We’ll see how we use these variables as we cover more features. Next up I used some nice features like shell and also register variables to be able to provide conditional behaviour for package install :

- name: check for previous elasticsearch installation
 shell: if [ -e /usr/share/elasticsearch/lib/elasticsearch-{{ elasticsearch_version }}.jar ]; then echo yes; else echo no; fi;
 register: version_exists
 always_run: True
 tags: elastic

- name: uninstalling previous version if applicable
 become: true
 command: yum erase -y elasticsearch
 when: version_exists.stdout == 'no'
 ignore_errors: true
 tags: elastic

and similarly for the marvel plugin :

- name: check marvel plugin installed
 become: true
 stat: path={{ elasticsearch_home_dir }}/plugins/marvel
 register: marvel_installed
 tags: elastic

- name: install marvel plugin
 become: true
 command: "{{ elasticsearch_home_dir }}/bin/plugin -i elasticsearch/marvel/latest"
 notify:
 - restart elasticsearch
 when: not marvel_installed.stat.exists
 tags: elastic

The Marvel plugin stanza above also makes use of the stat module – this is a really great module. It returns all kinds of goodness you would normally expect from a stat() system call and yet you are doing it in your Ansible playbook.  There are a couple more things I will cover and then leave the rest for when I talk about Kibana and Logstash in a follow up post. First up then are templates. Ansible uses Jinja2 templating in order to transform a file and install it on your host, you can create a file with appropriate templating as below. The variables in {{ .. }} are from the roles ../var directory containing the yaml file already described earlier.

Note : I stripped all comment lines for sake of brevity:

[ansible@ansible-host01 templates]$ pwd
/home/ansible/elk/roles/elastic/templates
[ansible@ansible-host01 templates]$ grep -v ^# elasticsearch.yml.j2
{% if elasticsearch_cluster_name is defined %}
cluster.name: {{ elasticsearch_cluster_name }}
{% endif %}

...

{% if elasticsearch_node_name is defined %}
node.name: {{ elasticsearch_node_name }}
{% endif %}

...

{% if elasticsearch_node_master is defined %}
node.master: {{ elasticsearch_node_master }}
{% endif %}
{% if elasticsearch_node_data is defined %}
node.data: {{ elasticsearch_node_data }}
{% endif %}

...

{% if elasticsearch_memory_bootstrap_mlockall is defined %}
bootstrap.mlockall: {{ elasticsearch_memory_bootstrap_mlockall }}
{% endif %}
....

The template  file when run in the play is then transformed using the provided variables and copied into place on my  ELK host target VM…

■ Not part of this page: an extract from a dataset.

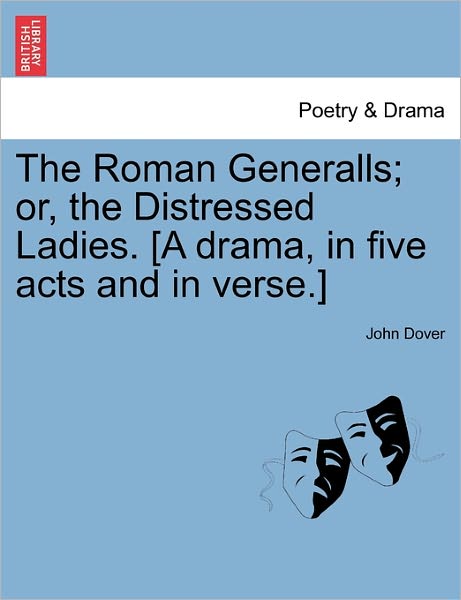 BRITISH LIBRARY

Poetry & Drama

The Roman Generalls; or, the Distressed Ladies. [A drama, in five acts and in verse.]

John Dover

- name: copy elasticsearch defaults file
 become: true
 template: src=elasticsearch.default.j2 dest=/etc/sysconfig/elasticsearch owner={{ elasticsearch_user }} group={{ elasticsearch_group }} mode=0644
 notify:
 - restart elasticsearch
 tags: elastic

So let’s see how our playbook runs and what the output looks like

[ansible@ansible-host01 elk]$ ansible-playbook -i ./production site.yml \
--tags "config,elastic" --ask-sudo-pass
SUDO password:

PLAY [elastic-hosts] **********************************************************

GATHERING FACTS ***************************************************************
ok: [10.68.64.117]

TASK: [config | install java 8 runtime] ***************************************
ok: [10.68.64.117]

TASK: [config | set swappiness in sysctl/systemd] *****************************
ok: [10.68.64.117]

TASK: [config | set maximum map count in sysctl/systemd] **********************
ok: [10.68.64.117]

TASK: [config | set hard limits for open files] *******************************
ok: [10.68.64.117]

TASK: [config | set soft limits for open files] *******************************
ok: [10.68.64.117]

TASK: [config | set max locked memory] ****************************************
ok: [10.68.64.117]

TASK: [config | Install wget package (Fedora based)] **************************
ok: [10.68.64.117]

TASK: [elastic | install elasticsearch signing key] ***************************
changed: [10.68.64.117]

TASK: [elastic | copy elasticsearch repo] *************************************
ok: [10.68.64.117]

TASK: [elastic | check for previous elasticsearch installation] ***************
changed: [10.68.64.117]

TASK: [elastic | uninstalling previous version if applicable] *****************
skipping: [10.68.64.117]

TASK: [elastic | install elasticsearch pkgs] **********************************
skipping: [10.68.64.117]

TASK: [elastic | copy elasticsearch configuration file] ***********************
ok: [10.68.64.117]

TASK: [elastic | copy elasticsearch defaults file] ****************************
ok: [10.68.64.117]

TASK: [elastic | set max memory limit in systemd file (RHEL/CentOS 7+)] *******
changed: [10.68.64.117]

TASK: [elastic | set log directory permissions] *******************************
ok: [10.68.64.117]

TASK: [elastic | set data directory permissions] ******************************
ok: [10.68.64.117]

TASK: [elastic | ensure elasticsearch running and enabled] ********************
ok: [10.68.64.117]

TASK: [elastic | check marvel plugin installed] *******************************
ok: [10.68.64.117]

TASK: [elastic | install marvel plugin] ***************************************
skipping: [10.68.64.117]

NOTIFIED: [elastic | restart elasticsearch] ***********************************
changed: [10.68.64.117]

PLAY RECAP ********************************************************************
10.68.64.117 : ok=19 changed=4 unreachable=0 failed=0

[ansible@ansible-host01 elk]$

I can verify that my ES cluster is working by querying the Cluster API – note that the red status is down to the fact I have no other cluster nodes yet on which to replicate the index shards:

# curl -XGET http://localhost:9200/_cluster/health?pretty
{
 "cluster_name" : "nx-elastic",
 "status" : "red",
 "timed_out" : false,
 "number_of_nodes" : 1,
 "number_of_data_nodes" : 1,
 "active_primary_shards" : 0,
 "active_shards" : 0,
 "relocating_shards" : 0,
 "initializing_shards" : 0,
 "unassigned_shards" : 0,
 "delayed_unassigned_shards" : 0,
 "number_of_pending_tasks" : 0,
 "number_of_in_flight_fetch" : 0
}

You can use further API queries to verify that the desired configuration is in place and at that point you have a solid, repeatable deployment with a known outcome ie: you are doing DevOps.